Eiser doet verder een beroep op het vertrouwensbeginsel. Eiser voert aan dat hij bij een loket is geweest voor hulp met betrekking tot het betalen van zijn eerste maand huur. Er is hem toen verteld dat hij een verzoek bijzondere bijstand voor de eerste maand huur kan indienen bij verweerder. Hierdoor werd, aldus eiser, de indruk gewekt dat hij recht had op bijzondere bijstand voor de eerste maand huur.
4.4.
Volgens vaste jurisprudentie kan een beroep op het vertrouwensbeginsel slechts slagen indien sprake is van een aan het bestuursorgaan toe te rekenen, concrete, ondubbelzinnige toezegging van een daartoe bevoegd persoon, waarvan rechtens te honoreren verwachtingen kunnen worden ontleend. [3]
4.5.
De rechtbank is van oordeel dat het vertrouwensbeginsel niet is geschonden. Dat de medewerker van het loket eiser heeft geadviseerd om een aanvraag bijzondere bijstand voor de eerste maand huur in te dienen, betekent niet dat het verzoek wordt gehonoreerd. Eiser heeft dus niet aannemelijk gemaakt dat sprake is van een aan het bestuursorgaan toe te rekenen, concrete, ondubbelzinnige toezegging van een daartoe bevoegd persoon, waaraan eiser een gerechtvaardigd vertrouwen mocht ontlenen dat aan hem de bijzondere bijstand voor de eerste maand huur zou worden toegekend.
Conclusie
5. Het beroep is ongegrond.
6. Voor een proceskostenveroordeling bestaat geen aanleiding.

Beslissing

De rechtbank verklaart het beroep ongegrond.
Deze uitspraak is gedaan door mr.
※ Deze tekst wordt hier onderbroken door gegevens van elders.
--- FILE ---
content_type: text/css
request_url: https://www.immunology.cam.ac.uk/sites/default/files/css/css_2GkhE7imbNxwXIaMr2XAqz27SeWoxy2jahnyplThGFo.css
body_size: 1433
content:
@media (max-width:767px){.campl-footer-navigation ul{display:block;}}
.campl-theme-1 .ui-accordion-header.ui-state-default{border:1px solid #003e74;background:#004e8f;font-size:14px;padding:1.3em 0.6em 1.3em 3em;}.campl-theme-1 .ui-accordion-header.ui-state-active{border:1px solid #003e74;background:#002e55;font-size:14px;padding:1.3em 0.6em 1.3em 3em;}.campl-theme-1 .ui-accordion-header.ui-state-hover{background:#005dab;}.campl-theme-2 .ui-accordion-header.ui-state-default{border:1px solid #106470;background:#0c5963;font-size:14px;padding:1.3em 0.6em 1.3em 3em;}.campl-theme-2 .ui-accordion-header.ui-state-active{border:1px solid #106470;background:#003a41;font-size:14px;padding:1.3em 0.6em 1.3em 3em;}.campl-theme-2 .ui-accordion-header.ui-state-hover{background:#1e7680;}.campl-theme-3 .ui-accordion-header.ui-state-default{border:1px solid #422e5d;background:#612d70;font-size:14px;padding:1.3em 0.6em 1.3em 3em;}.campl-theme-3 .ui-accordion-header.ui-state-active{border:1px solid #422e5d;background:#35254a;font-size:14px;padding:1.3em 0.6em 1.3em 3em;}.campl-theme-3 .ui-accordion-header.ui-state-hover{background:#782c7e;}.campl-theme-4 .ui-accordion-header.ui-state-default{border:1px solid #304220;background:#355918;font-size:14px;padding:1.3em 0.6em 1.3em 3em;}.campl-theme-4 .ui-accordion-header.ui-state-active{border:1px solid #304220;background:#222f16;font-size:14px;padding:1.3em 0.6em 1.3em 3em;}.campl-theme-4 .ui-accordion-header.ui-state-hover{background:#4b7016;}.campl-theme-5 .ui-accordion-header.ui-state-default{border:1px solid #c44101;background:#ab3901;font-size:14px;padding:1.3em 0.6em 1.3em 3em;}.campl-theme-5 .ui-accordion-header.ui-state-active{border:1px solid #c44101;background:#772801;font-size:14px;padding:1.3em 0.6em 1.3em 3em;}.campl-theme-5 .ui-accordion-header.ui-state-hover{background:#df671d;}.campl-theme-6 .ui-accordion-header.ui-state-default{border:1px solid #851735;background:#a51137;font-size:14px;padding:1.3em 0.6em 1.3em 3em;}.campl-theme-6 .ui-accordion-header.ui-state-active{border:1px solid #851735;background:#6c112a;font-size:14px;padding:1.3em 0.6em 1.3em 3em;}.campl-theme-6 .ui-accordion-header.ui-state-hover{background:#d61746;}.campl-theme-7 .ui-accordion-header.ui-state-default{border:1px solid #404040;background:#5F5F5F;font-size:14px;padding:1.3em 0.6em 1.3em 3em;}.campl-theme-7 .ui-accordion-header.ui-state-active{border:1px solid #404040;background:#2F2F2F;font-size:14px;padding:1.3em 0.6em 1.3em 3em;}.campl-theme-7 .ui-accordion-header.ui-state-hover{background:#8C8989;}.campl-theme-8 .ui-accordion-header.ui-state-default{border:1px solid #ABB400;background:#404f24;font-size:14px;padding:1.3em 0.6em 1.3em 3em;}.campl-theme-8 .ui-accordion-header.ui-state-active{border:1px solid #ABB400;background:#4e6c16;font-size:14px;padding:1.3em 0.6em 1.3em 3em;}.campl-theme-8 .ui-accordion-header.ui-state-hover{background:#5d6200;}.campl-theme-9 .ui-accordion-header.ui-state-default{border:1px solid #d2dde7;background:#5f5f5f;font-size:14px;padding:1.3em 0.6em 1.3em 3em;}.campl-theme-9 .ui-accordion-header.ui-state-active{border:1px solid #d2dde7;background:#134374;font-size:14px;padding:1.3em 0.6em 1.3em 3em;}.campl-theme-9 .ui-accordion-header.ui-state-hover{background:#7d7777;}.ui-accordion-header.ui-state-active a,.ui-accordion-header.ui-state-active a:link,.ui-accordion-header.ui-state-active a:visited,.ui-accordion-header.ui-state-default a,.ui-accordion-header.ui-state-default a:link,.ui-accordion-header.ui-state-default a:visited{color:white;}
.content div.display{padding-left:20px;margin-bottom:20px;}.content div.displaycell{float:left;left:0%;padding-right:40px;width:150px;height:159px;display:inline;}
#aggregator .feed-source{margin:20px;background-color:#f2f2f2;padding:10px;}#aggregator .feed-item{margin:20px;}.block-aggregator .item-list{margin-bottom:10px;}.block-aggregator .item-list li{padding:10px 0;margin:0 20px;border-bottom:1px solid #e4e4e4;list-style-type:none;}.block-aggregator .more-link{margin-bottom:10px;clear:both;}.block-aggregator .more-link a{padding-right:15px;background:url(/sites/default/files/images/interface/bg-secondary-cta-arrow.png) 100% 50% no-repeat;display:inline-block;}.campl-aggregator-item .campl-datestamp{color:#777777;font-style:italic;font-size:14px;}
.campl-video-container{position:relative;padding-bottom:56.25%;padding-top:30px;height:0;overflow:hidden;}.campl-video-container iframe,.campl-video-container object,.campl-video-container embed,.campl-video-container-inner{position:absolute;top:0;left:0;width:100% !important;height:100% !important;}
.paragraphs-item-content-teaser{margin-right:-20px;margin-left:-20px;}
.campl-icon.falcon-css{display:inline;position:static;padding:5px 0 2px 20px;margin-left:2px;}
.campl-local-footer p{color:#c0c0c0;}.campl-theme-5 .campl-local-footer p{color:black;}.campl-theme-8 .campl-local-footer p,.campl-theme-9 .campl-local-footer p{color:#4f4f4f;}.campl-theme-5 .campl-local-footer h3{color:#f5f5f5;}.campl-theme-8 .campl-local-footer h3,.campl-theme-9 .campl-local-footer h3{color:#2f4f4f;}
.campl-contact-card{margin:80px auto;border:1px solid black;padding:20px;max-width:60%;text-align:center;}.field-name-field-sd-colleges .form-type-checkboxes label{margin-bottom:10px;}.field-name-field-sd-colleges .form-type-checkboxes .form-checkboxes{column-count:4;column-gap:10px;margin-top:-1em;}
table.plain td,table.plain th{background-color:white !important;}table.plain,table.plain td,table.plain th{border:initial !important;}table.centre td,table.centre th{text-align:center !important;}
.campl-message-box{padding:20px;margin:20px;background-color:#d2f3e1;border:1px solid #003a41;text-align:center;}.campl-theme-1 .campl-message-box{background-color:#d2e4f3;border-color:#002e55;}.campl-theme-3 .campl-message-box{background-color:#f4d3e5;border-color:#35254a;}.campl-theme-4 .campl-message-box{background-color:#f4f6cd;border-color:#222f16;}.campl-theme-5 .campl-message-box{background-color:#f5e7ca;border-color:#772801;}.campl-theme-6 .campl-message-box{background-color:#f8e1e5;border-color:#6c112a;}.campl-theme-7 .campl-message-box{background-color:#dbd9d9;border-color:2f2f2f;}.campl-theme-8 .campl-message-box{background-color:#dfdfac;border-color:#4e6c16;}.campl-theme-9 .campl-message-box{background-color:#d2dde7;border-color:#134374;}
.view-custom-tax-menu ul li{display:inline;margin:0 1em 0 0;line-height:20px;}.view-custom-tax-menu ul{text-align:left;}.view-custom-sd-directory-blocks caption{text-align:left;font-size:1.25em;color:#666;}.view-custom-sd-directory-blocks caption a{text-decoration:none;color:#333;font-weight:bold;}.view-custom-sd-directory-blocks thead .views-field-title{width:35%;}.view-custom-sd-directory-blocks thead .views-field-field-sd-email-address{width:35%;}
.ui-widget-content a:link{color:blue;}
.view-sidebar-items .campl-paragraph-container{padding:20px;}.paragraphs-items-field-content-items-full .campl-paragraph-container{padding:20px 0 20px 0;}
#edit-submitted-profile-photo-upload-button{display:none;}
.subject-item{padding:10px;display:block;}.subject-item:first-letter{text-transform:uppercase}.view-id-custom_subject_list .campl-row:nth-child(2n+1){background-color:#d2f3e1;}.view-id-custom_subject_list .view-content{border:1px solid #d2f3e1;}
J. Schaaf, rechter, in aanwezigheid van mr. L.Z. Meijer griffier. De uitspraak is uitgesproken in het openbaar op 15 mei 2023
griffier
rechter
Een afschrift van deze uitspraak is verzonden aan partijen op:

Informatie over hoger beroep

Een partij die het niet eens is met deze uitspraak, kan een hogerberoepschrift sturen naar de Centrale Raad van Beroep waarin wordt uitgelegd waarom deze partij het niet eens is met deze uitspraak. Het hogerberoepschrift moet worden ingediend binnen zes weken na de dag waarop deze uitspraak is verzonden. Kan de indiener de behandeling van het hoger beroep niet afwachten, omdat de zaak spoed heeft, dan kan de indiener de voorzieningenrechter van de Centrale Raad van Beroep vragen om een voorlopige voorziening (een tijdelijke maatregel) te treffen.

Voetnoten

1.Zie bijvoorbeeld de uitspraak van de CRvB 4 november 2014, ECLI:NL:CRVB:2014:3596.
2.Zie bijvoorbeeld de uitspraak van de CRvB 24 januari 2012, ECLI:NL:CRVB:2012:BV2318.
3.Zie bijvoorbeeld de uitspraak van de RvS 29 mei 2019, ECLI:NL:RVS:2019:1694.